Alexander deserves some applause as he's done nothing but good to try and carry on the Rockets winning tradition. It helps to know he is willing to spend alot of money to win... its so much easier to spend money when you're making tons.

The only thing I could imagine left to better the management pyramid is to hiring a world-class physical fitness and training staff. Maybe it's the excercise and/or diet that lead to injuries and/or lack of energy? *Shrug*


----------



## The_Franchise (Mar 30, 2003)

Nice post TManiAC.


TManiAC said:


> Daryl Morey is a money-maker.
> 
> In terms of franchise values, the list goes like this:
> 
> ...


Escalating revenues from the arrival of Yao have had Houston as the third most valuable franchise for some time now. Not sure where you got 11 from. Link

[qupte]In other words, he analyzes statistics such as FG%, Points Per Possession, Rebounding Rates, and Turnovers to determine the most efficient plays/player rotations against a specified team. As such, Morey advises Van Gundy to use Yao more heavily when Petro is playing, use Luther Head on Dwayne Wade early in the game, pick-and-roll against that team when they have this line-up, or something to that effect.[/quote]
One has to hope Van Gundy can drop the ego for a while and listen to a rookie GM. I know JVG loves looking at stats from games, but he doesn't necessarily make decisions based on statistics. He likes routine and control, flexibility is not one of his strengths.


----------



## TManiAC (Dec 19, 2004)

Mr. Roger's Cardigan said:


> Nice post TManiAC.
> 
> 
> Escalating revenues from the arrival of Yao have had Houston as the third most valuable franchise for some time now. Not sure where you got 11 from. Link
> ...


My source was Forbes 2005. Either way, Dawson has to retire at some point, I feel Alexander is moving with the right trend to help manage the far-reaching Houston Rockets... 

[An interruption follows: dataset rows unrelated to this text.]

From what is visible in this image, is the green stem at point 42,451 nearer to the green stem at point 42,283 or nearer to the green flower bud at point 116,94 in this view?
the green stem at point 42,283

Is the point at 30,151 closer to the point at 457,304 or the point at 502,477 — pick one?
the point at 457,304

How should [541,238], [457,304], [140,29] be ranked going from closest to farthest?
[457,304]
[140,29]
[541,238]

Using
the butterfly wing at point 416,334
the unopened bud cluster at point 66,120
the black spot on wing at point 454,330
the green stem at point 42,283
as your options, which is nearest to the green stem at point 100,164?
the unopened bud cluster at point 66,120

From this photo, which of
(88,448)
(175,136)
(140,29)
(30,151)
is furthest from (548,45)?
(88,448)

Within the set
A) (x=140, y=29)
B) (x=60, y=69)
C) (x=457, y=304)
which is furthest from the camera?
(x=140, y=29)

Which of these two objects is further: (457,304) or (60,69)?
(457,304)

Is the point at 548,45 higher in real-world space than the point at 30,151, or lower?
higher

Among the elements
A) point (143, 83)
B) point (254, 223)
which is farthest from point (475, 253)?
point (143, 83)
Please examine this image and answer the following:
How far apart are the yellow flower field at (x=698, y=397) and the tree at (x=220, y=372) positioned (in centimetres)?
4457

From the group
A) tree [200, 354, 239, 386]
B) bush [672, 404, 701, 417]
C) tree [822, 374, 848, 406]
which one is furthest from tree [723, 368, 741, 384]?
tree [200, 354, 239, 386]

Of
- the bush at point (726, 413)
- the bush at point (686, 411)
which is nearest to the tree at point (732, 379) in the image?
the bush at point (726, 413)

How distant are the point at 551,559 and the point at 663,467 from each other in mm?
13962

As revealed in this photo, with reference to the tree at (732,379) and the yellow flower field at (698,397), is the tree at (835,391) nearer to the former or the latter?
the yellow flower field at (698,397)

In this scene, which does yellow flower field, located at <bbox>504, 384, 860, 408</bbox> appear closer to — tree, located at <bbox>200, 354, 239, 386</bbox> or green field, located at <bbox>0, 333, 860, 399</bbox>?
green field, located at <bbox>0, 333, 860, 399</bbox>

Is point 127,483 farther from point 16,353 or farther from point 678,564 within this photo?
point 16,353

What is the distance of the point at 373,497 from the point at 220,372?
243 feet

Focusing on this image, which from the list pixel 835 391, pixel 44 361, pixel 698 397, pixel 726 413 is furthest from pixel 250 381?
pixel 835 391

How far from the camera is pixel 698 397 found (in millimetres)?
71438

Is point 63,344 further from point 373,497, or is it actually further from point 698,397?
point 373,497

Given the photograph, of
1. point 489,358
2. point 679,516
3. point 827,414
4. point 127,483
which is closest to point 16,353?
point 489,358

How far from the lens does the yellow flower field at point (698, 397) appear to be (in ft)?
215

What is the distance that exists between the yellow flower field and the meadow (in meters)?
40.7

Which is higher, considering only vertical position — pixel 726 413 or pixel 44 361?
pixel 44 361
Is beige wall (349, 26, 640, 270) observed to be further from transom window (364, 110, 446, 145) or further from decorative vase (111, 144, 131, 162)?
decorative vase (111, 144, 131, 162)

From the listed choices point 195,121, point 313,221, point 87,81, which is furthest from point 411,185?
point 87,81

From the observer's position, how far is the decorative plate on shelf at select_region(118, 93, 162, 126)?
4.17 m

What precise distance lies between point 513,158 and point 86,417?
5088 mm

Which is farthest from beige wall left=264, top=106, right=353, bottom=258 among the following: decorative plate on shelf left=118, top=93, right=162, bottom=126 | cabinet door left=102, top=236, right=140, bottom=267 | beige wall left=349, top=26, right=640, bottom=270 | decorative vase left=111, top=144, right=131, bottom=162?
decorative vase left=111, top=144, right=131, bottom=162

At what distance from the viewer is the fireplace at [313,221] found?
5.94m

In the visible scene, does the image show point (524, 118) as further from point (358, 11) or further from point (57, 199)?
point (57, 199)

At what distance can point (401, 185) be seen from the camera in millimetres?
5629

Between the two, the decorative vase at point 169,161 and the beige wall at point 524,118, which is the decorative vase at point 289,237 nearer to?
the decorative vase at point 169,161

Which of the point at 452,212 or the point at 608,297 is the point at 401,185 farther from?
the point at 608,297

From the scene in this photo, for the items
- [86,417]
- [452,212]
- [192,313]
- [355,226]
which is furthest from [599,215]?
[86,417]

As for Van Gundy and his ego.. Im sure this season has been humbling to a degree. I think that Moreys influence on our coaching, if any, would be small in comparison to the influence he would have on every other aspect of our franchise.


----------



## Pasha The Great (Apr 9, 2005)

[/QUOTE] I feel Alexander is moving with the right trend to help manage the far-reaching Houston Rockets...


> But what if this new guy gets rid of mcgrady?? that would be the most devestating move ever.


----------



## Demiloy (Nov 4, 2005)

Pasha The Great said:


> But what if this new guy gets rid of mcgrady?? that would be the most devestating move ever.


 How about giving him the benefit of the doubt?


----------



## Gotham2krazy (Nov 22, 2005)

> “The core dynamics of the sports franchise are: you win, you optimise your business, this generates ticket sales, creates resources which you spend on higher quality players, and, in turn, allows you to win more often,” Morey says.


This guy doesn't sound like he's going to last, that quote has to be the most ridiculously dumb quote I've ever read. Money does not generate wins, i.e. across the river from my house (home of the Knicks).


----------



## HayesFan (Feb 16, 2006)

Gotham2krazy said:


> This guy doesn't sound like he's going to last, that quote has to be the most ridiculously dumb quote I've ever read. Money does not generate wins, i.e. across the river from my house (home of the Knicks).


Basically what I think he was saying was.. .that if you win, you create excitement and sell tickets, which in turn makes money to afford "better" players, which in turn help you to win. Its like a catch twenty two.


----------



## Premier (Oct 30, 2003)

I've never heard of Daryl Morey or his (former) role with the Boston Celtics.


----------



## edyzbasketball (Nov 16, 2005)

Bless CD. We shall miss him.


----------



## chn353 (Mar 12, 2006)

CD did alot of great for the team.. by bringing in tmac, it has really changed the rockets

this new guy morey better not screw things up, if he does something stupid imma prob fly to houston n punch him


----------



## Minstrel (Dec 31, 2002)

Gotham2krazy said:


> This guy doesn't sound like he's going to last, that quote has to be the most ridiculously dumb quote I've ever read. Money does not generate wins, i.e. across the river from my house (home of the Knicks).


You need money to afford championship players. Money doesn't guarantee that you'll get championship players.

It's a necessity for winning but not a guarantee of winning.


----------